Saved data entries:
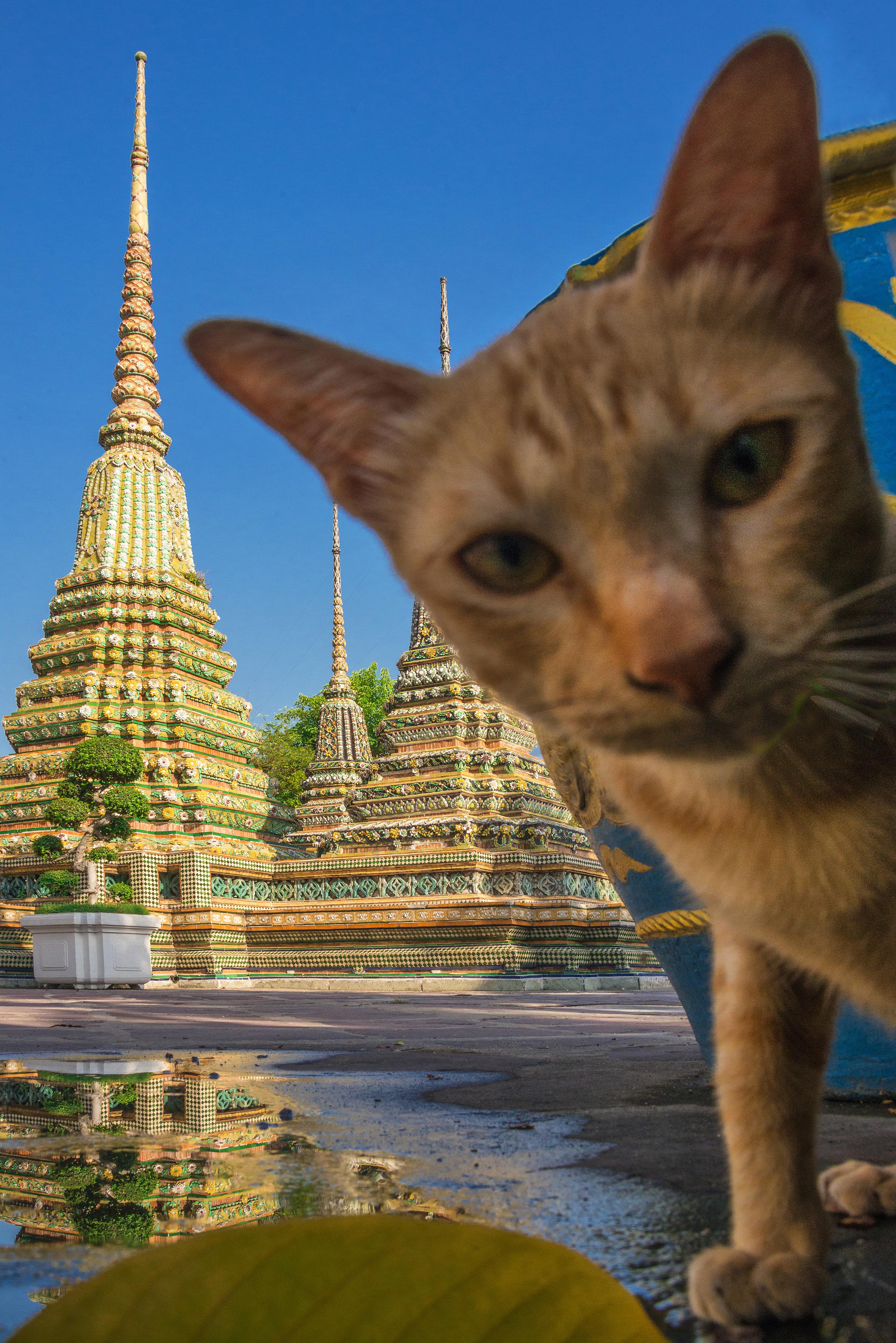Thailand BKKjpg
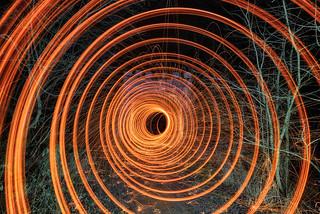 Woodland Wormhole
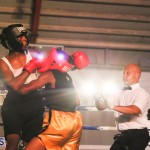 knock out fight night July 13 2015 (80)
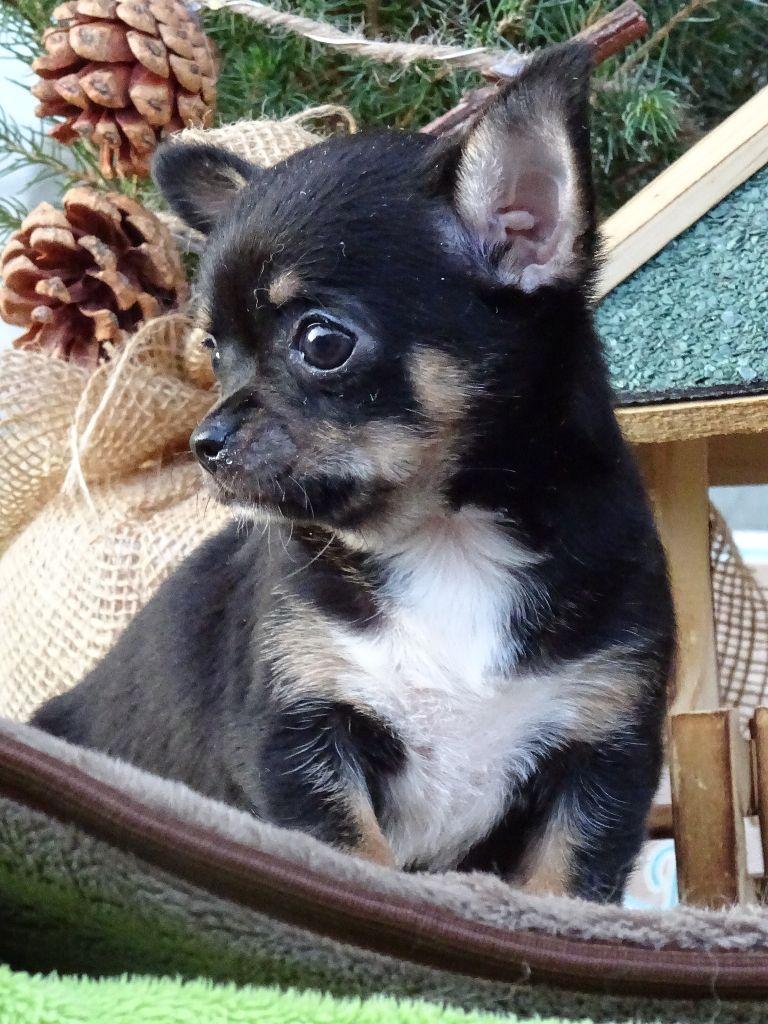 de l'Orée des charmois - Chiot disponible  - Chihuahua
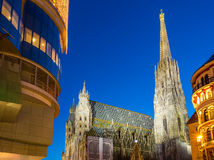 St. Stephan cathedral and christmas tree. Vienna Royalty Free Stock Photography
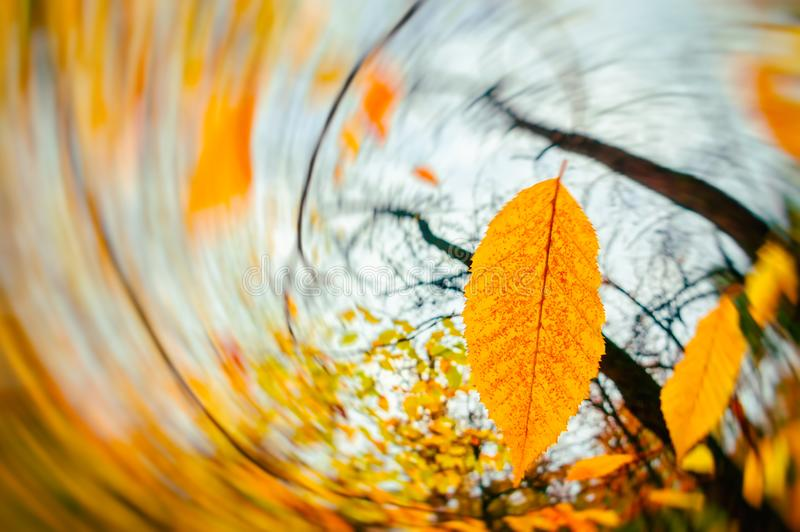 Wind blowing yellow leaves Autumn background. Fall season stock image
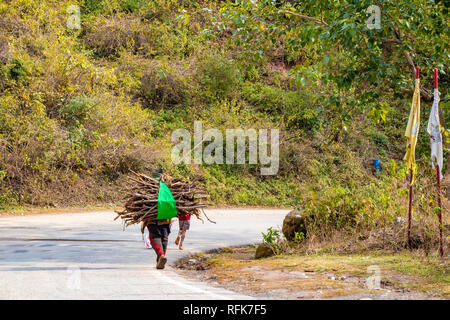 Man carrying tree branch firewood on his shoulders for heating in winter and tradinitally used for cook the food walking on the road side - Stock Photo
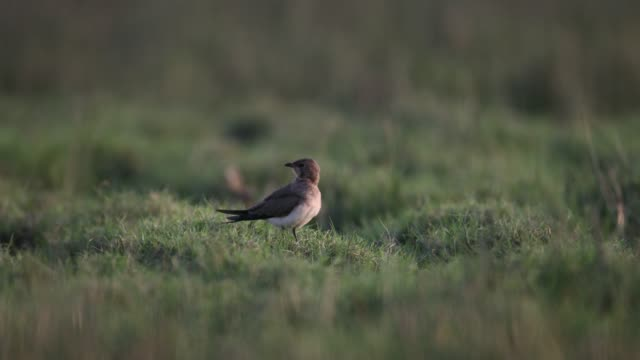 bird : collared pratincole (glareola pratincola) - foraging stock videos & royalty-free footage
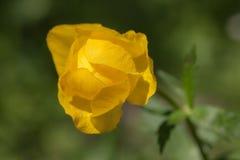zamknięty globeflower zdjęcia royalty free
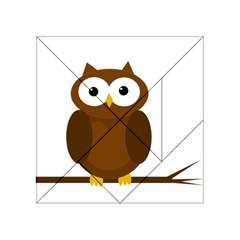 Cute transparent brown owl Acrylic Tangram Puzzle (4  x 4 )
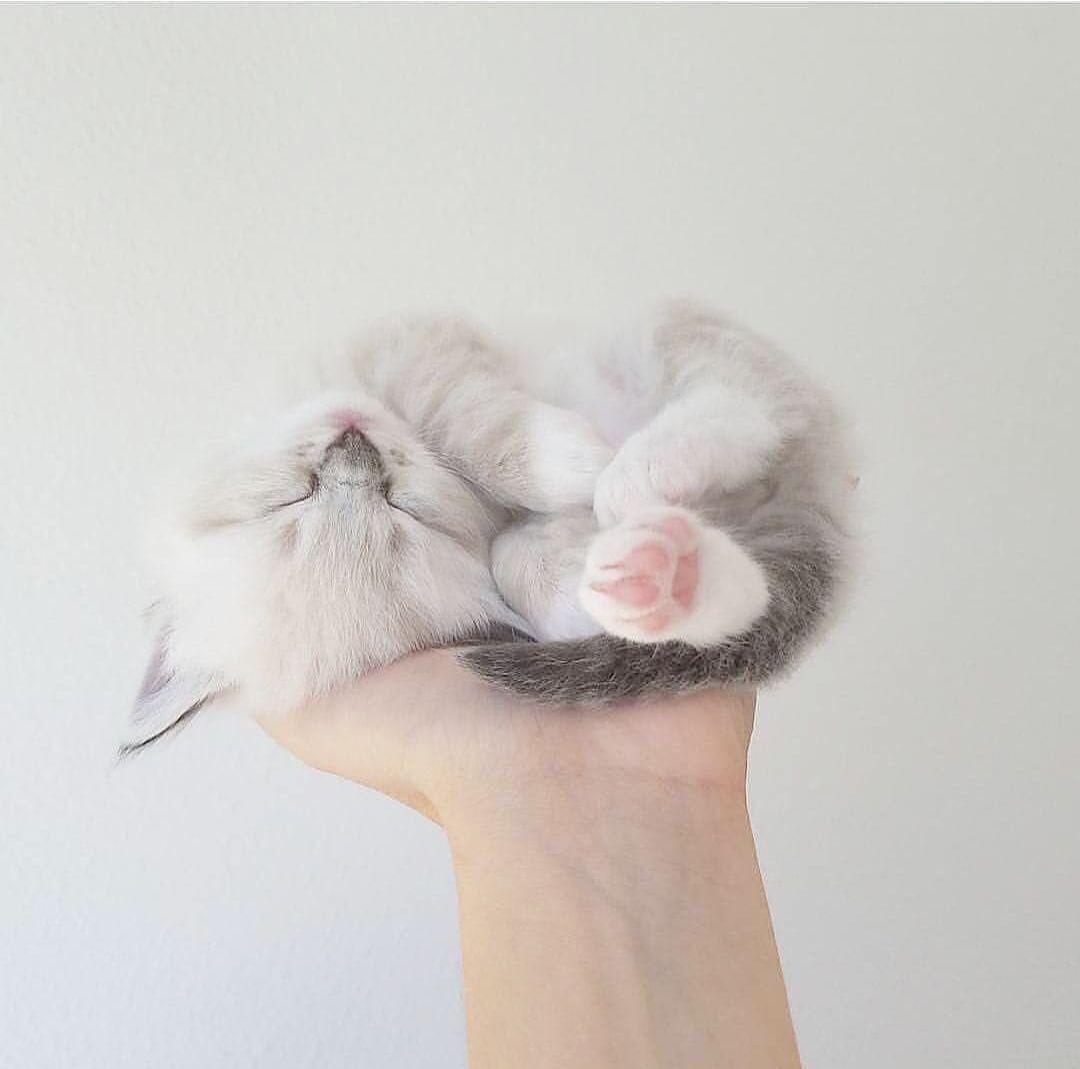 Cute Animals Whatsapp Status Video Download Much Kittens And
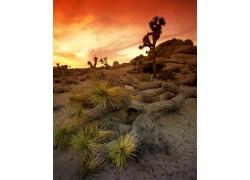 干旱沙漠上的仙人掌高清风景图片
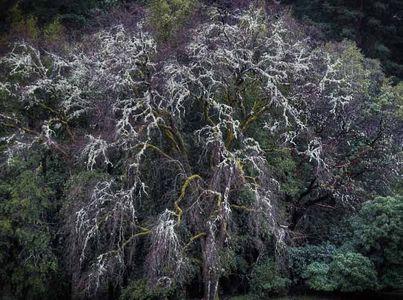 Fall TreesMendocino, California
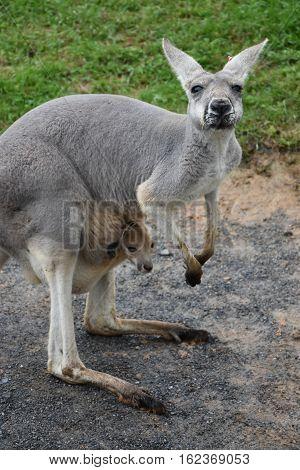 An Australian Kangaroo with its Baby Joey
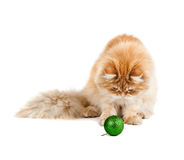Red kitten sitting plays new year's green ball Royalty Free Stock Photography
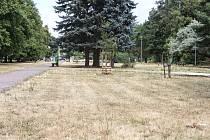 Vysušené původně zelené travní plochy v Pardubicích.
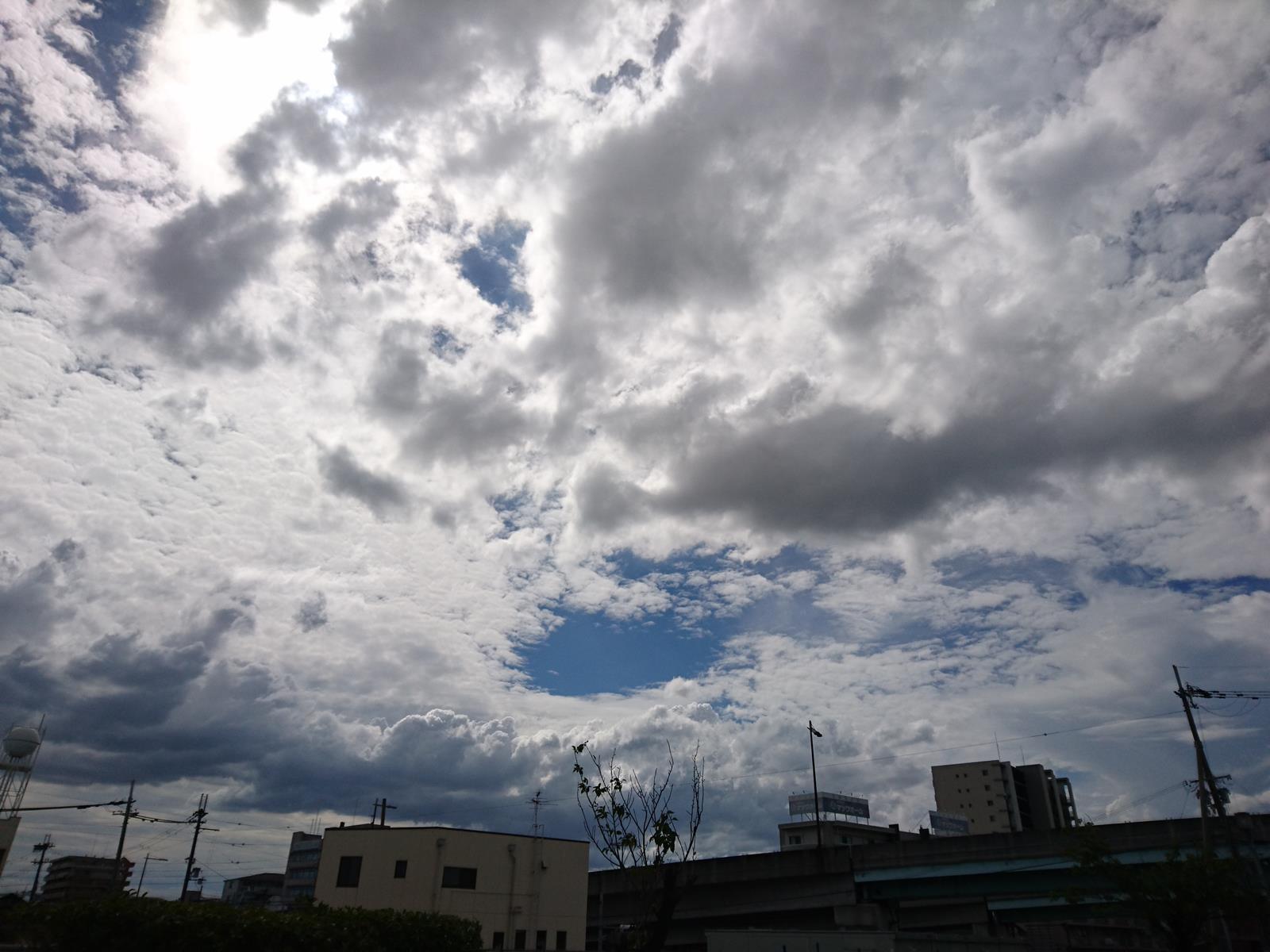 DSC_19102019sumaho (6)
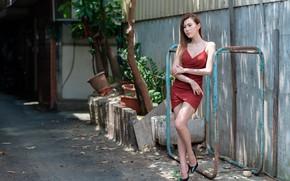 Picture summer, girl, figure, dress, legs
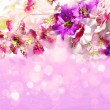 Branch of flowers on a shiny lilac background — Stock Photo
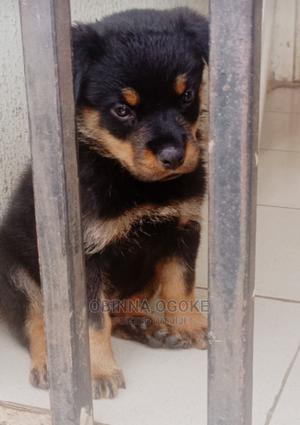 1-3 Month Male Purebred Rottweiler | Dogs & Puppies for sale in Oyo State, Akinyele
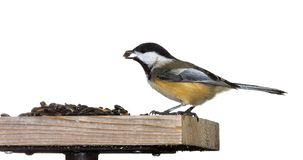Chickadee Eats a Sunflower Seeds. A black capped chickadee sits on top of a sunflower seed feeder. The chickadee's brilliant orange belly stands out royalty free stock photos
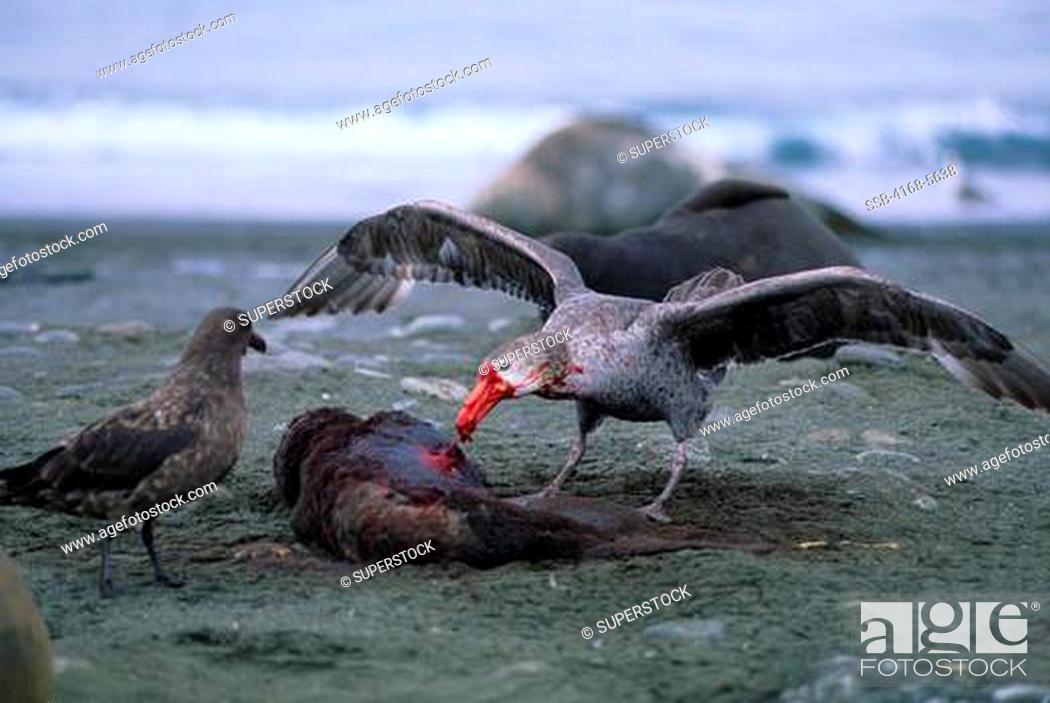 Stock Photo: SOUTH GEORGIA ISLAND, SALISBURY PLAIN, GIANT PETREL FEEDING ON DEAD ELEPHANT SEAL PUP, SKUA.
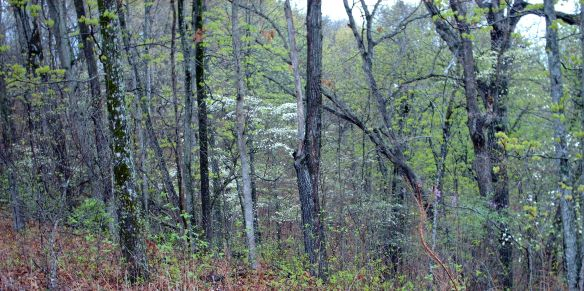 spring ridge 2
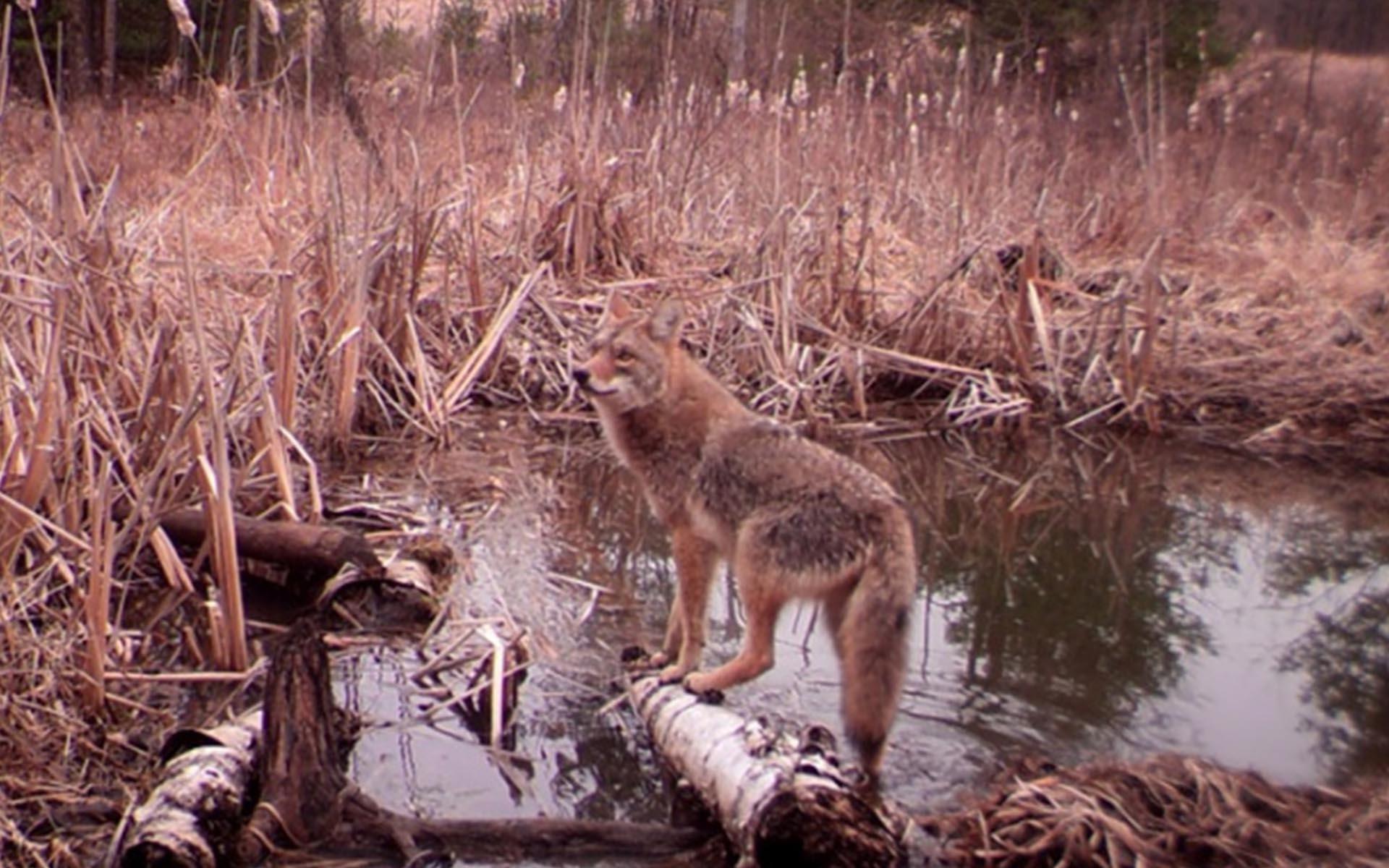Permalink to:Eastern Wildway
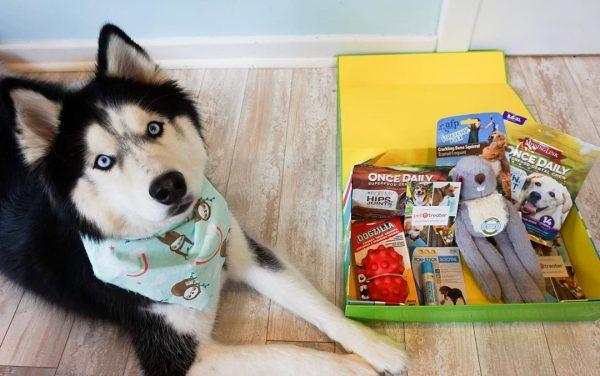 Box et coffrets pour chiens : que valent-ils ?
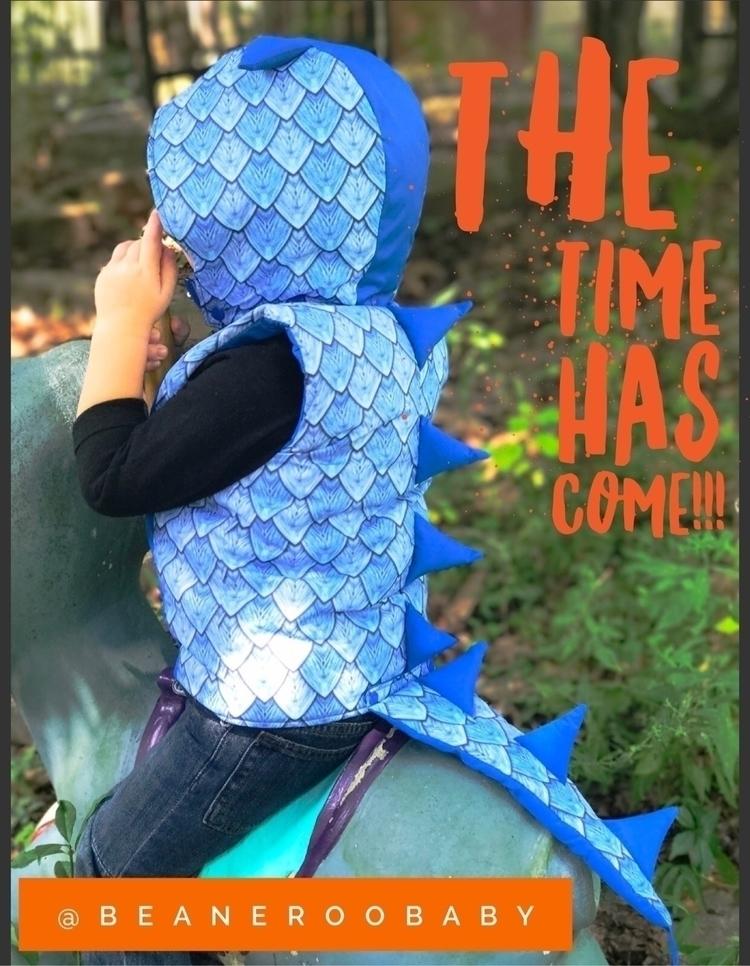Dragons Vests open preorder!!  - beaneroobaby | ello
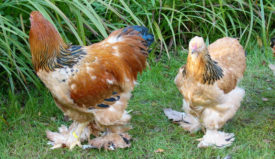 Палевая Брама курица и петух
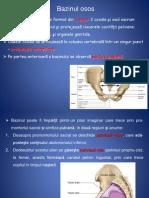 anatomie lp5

> _Assignment_
All that belongs in the answer is the lines from the line with "St. Stephan cathedral" through the closing line of the entries, inclusive, transcribed exactly and free of pictures.

> _Solution to this task_
 St. Stephan cathedral and christmas tree. Vienna Royalty Free Stock Photography
 Wind blowing yellow leaves Autumn background. Fall season stock image
 Man carrying tree branch firewood on his shoulders for heating in winter and tradinitally used for cook the food walking on the road side - Stock Photo
 bird : collared pratincole (glareola pratincola) - foraging stock videos & royalty-free footage
zamknięty globeflower zdjęcia royalty free
 Cute transparent brown owl Acrylic Tangram Puzzle (4  x 4 )
 Cute Animals Whatsapp Status Video Download Much Kittens And
 干旱沙漠上的仙人掌高清风景图片
 Fall TreesMendocino, California
 An Australian Kangaroo with its Baby Joey
Red kitten sitting plays new year's green ball Royalty Free Stock Photography
 Vysušené původně zelené travní plochy v Pardubicích.
 DSC_19102019sumaho (6)
 Picture summer, girl, figure, dress, legs
 Branch of flowers on a shiny lilac background — Stock Photo
 1-3 Month Male Purebred Rottweiler | Dogs & Puppies for sale in Oyo State, Akinyele
Chickadee Eats a Sunflower Seeds. A black capped chickadee sits on top of a sunflower seed feeder. The chickadee's brilliant orange belly stands out royalty free stock photos
 Stock Photo: SOUTH GEORGIA ISLAND, SALISBURY PLAIN, GIANT PETREL FEEDING ON DEAD ELEPHANT SEAL PUP, SKUA.
 spring ridge 2
Permalink to:Eastern Wildway
 Box et coffrets pour chiens : que valent-ils ?
Dragons Vests open preorder!!  - beaneroobaby | ello
 Палевая Брама курица и петух
 anatomie lp5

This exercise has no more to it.